## WHAT THIS TASK INVOLVES
Retype the data that follows line by line, exactly, and leave its pictures out.

## TASK DATA

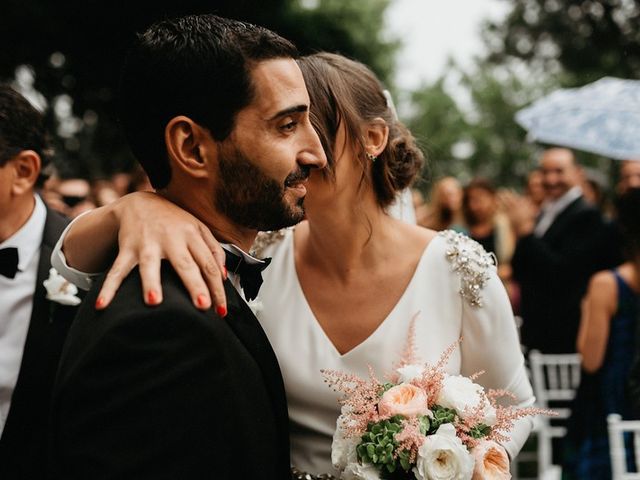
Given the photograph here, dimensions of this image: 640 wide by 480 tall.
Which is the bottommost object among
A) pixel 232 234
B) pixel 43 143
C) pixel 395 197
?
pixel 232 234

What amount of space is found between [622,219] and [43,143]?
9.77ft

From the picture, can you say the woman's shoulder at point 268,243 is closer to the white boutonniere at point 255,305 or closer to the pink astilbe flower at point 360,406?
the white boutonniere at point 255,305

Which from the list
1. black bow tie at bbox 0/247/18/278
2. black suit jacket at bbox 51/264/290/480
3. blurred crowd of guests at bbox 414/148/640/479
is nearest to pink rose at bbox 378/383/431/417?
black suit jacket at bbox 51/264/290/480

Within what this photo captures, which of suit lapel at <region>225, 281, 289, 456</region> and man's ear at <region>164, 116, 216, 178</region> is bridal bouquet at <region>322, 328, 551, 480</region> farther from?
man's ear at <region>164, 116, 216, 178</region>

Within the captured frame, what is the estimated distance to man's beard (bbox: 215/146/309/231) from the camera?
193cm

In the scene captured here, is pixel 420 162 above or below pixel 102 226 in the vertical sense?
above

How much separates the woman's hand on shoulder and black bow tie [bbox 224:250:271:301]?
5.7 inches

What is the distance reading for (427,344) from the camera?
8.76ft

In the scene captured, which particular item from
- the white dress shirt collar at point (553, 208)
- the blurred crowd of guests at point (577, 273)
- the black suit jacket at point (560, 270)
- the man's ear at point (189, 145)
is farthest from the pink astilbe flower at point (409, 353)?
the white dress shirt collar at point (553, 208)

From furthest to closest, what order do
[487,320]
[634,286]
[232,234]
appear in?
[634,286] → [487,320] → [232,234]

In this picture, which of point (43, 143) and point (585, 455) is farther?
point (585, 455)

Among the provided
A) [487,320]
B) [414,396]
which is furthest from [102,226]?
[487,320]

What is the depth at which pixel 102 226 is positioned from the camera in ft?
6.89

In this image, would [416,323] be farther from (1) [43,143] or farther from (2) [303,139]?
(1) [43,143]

## EXERCISE SOLUTION
Given the photograph here, dimensions of this image: 640 wide by 480 tall.
Which is the bottommost object among
A) pixel 232 234
B) pixel 43 143
C) pixel 395 197
?
pixel 232 234

What amount of space is found between [622,219] and [43,143]?
9.77ft

From the picture, can you say the woman's shoulder at point 268,243 is closer to the white boutonniere at point 255,305 or closer to the pink astilbe flower at point 360,406?
the white boutonniere at point 255,305

Which from the list
1. black bow tie at bbox 0/247/18/278
2. black suit jacket at bbox 51/264/290/480
3. blurred crowd of guests at bbox 414/148/640/479
is nearest to pink rose at bbox 378/383/431/417?
black suit jacket at bbox 51/264/290/480

Within what this photo captures, which of suit lapel at <region>225, 281, 289, 456</region> and man's ear at <region>164, 116, 216, 178</region> is bridal bouquet at <region>322, 328, 551, 480</region> farther from?
man's ear at <region>164, 116, 216, 178</region>

Within the captured frame, what is the estimated distance to man's beard (bbox: 215/146/309/231) from the camera?
193cm

In the scene captured here, is pixel 420 162 above or below pixel 102 226 in the vertical sense?
above

How much separates the woman's hand on shoulder and black bow tie [bbox 224:250:271:301]?
5.7 inches

What is the distance reading for (427,344) from the camera?
8.76ft

In the scene captured, which particular item from
- the white dress shirt collar at point (553, 208)
- the blurred crowd of guests at point (577, 273)
- the black suit jacket at point (560, 270)
- the man's ear at point (189, 145)
is farthest from the pink astilbe flower at point (409, 353)?
the white dress shirt collar at point (553, 208)

From furthest to closest, what order do
[487,320]
[634,286]
[232,234]
appear in?
[634,286] → [487,320] → [232,234]

In this picture, which of point (43, 143) and point (585, 455) is farther?
point (585, 455)

Among the provided
A) [487,320]
B) [414,396]
which is furthest from [102,226]?
[487,320]

What is the depth at which pixel 102 226 is positioned from the camera in ft?
6.89

In this image, would [416,323] be farther from (1) [43,143] or farther from (2) [303,139]?
(1) [43,143]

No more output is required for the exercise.